ベルリア王国は、商人の路が始まる「西方諸国への玄関口」として古来から栄えていた。ディジェネール地方からはタバコや砂糖などが持ち込まれ、北部の鉱山では鉱業が盛んである。ブレニア内海で取れる塩は、西方の内陸国では高い需要がある。さらにベルリア王国の特産品として「茶」の栽培も行われている。ベルリア王国は亜熱帯気候であり雨も多く、土壌も「チャノキ」の栽培に向いていた。後世では嗜好品としてコーヒーが流行するが、大陸黎明期初頭ではベルリア産の茶が、西方に多く流通していた。こうした産業から、ベルリア王国は豊かな経済力を持っていた。だがその豊かさが万人に広がらなかった点が、ターペ=エトフとは異なると言える。ベルリア王国はマーズテリア教を国教とし、王族と貴族、神殿神官によって統治されている。どれほど豊かになっても満足しないのが人間の
ベルリア王国の王都ランヴァーナは、古来から人間族の街として栄えていた。マーズテリア大神殿を中心として、信義と公正を重んじる騎士団がある一方で、「他者にはそれを口実とするが自らは別」とする特権階級層なども存在している。光側の大国として栄えながらも、その裏では人間の業が蠢いていた。
ファルナ・レギオスは、十八歳になったばかりの「見習い騎士」である。十歳でマーズテリア総本山に入り、神殿内の「教所」で学びながら、やがてマーズテリア神殿の騎士として正式に登用される見込みであった。現在は親元を離れ、ベルリア王国で修行の身である。
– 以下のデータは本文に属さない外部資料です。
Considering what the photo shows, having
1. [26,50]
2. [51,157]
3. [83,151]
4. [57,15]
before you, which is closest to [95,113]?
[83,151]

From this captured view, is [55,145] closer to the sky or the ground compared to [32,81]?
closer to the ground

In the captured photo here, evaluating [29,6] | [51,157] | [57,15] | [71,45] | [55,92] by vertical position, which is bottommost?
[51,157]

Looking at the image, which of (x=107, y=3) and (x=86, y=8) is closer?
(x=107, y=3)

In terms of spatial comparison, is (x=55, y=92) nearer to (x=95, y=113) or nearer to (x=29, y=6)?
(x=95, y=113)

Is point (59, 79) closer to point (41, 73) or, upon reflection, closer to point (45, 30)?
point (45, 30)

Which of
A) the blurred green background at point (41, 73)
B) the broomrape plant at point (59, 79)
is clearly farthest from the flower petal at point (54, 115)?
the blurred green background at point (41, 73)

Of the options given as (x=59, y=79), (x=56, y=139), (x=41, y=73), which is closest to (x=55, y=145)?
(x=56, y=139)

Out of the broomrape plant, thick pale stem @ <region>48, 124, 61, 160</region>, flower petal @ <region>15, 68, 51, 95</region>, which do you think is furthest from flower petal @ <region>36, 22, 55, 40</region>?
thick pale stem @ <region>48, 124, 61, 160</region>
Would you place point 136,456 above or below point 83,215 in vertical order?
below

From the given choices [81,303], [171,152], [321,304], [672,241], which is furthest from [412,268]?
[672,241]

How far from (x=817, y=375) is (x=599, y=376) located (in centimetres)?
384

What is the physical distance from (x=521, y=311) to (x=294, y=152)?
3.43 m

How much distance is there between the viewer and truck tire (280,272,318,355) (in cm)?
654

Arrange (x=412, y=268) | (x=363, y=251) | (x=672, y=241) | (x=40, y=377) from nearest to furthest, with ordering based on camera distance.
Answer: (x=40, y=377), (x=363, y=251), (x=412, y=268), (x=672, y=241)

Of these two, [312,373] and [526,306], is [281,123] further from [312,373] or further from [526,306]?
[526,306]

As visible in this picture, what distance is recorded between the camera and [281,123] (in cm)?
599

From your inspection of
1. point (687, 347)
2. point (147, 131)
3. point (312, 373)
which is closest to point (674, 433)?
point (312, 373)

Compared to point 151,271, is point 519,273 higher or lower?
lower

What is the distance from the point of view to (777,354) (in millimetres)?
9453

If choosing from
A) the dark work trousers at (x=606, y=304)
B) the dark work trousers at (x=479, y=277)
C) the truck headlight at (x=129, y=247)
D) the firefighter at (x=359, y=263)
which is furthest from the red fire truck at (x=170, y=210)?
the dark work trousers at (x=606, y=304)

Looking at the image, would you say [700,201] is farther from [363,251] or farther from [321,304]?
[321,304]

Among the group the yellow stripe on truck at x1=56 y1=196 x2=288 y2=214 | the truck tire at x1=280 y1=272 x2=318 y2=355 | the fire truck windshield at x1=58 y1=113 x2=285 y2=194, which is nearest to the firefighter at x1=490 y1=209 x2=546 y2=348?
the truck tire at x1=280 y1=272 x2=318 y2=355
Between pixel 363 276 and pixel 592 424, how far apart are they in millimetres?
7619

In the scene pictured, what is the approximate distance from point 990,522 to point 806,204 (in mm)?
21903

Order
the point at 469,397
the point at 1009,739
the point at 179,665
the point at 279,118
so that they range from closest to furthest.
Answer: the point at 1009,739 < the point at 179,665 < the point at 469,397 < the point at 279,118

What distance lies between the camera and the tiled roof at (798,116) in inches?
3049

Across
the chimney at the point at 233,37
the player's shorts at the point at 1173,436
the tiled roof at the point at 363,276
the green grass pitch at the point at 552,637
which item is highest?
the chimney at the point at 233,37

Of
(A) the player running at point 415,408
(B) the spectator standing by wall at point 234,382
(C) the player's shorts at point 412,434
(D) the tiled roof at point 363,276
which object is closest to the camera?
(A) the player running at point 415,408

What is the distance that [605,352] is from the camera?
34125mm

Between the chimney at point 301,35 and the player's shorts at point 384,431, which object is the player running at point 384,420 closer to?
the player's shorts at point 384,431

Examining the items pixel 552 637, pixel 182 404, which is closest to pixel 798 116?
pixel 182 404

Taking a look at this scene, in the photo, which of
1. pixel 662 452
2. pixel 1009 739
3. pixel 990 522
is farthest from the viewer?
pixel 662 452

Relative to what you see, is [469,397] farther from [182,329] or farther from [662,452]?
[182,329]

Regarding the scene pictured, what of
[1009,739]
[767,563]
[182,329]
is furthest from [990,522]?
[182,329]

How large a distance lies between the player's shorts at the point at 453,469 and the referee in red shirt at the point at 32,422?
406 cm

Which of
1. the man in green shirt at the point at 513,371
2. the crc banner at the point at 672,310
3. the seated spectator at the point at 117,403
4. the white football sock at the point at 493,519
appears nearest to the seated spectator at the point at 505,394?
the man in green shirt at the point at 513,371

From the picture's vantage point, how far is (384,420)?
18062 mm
この夜も、十歳年上の先輩騎士カイルと共に、ランヴァーナの治安維持のために見回り活動をしていた。見習いといっても、その装備は騎士と同じである。鎖帷子を身に着け、剣を腰に下げている。ファルナは剣技の他に、魔術の素質も持っていた。教所内でも、騎士としての将来を期待されている。その自負心と自信を持って、今夜も見回りをしている。このところ、妙な噂も出ていたため、この日は特に、気合を入れていた。
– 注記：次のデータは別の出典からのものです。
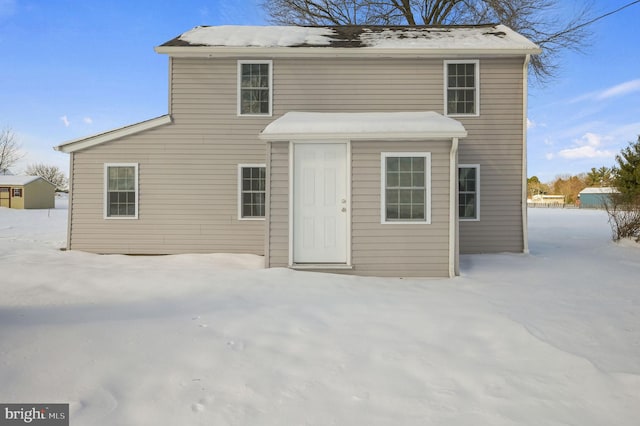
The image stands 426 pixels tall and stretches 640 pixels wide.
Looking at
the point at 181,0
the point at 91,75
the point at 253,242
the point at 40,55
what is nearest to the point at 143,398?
the point at 253,242

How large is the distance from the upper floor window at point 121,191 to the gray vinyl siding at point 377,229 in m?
4.79

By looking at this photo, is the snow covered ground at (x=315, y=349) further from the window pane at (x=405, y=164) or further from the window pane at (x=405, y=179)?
the window pane at (x=405, y=164)

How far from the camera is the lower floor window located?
30.3 ft

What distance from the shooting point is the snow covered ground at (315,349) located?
232cm

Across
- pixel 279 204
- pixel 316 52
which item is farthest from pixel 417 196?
pixel 316 52

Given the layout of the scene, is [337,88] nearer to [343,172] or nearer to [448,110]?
[448,110]

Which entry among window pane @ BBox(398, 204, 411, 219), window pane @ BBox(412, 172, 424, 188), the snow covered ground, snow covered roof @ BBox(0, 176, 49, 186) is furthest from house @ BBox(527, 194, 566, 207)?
snow covered roof @ BBox(0, 176, 49, 186)

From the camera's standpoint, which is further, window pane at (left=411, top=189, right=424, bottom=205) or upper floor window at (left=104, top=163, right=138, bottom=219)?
upper floor window at (left=104, top=163, right=138, bottom=219)

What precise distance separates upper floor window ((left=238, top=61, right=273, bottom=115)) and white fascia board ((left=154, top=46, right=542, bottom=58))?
27 centimetres

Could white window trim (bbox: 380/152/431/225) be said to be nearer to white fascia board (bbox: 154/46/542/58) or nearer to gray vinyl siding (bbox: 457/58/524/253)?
gray vinyl siding (bbox: 457/58/524/253)

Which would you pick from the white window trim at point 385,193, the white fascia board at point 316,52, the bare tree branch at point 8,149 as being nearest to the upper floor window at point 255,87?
the white fascia board at point 316,52

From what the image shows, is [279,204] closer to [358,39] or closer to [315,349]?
[315,349]

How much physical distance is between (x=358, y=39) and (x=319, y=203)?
19.6ft

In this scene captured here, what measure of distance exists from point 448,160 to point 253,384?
Result: 522 centimetres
夜もふけ、ランヴァーナの街も眠りにつこうとしていたとき、悲鳴のような声が聞こえた。二人は立ち止まり、顔を見合わせた。
『ファルナ、聞こえたか?』
『はい。女性の悲鳴のようでした。カイル殿!』
二人は頷いて、駆け出した。裏町の一角で、悲鳴の主を見つける。若い女性が男三人に囲まれ乱暴を受けようとしていた。ファルナは怒りの表情で怒鳴った。
『何をしているか!』
男たちは舌打ちをして振り向いた。身なりからして富裕層である。
『マーズテリアの騎士たちか・・・ 俺たちはオルレアン公爵家の一門だ!余計な口出しはせずに、とっとと失せろ』
特権階級層の傲慢であろうか。男たちはマーズテリアの騎士に対しても臆するところがない。だがそれは、ファルナにとって怒りを増長させることでしかなかった。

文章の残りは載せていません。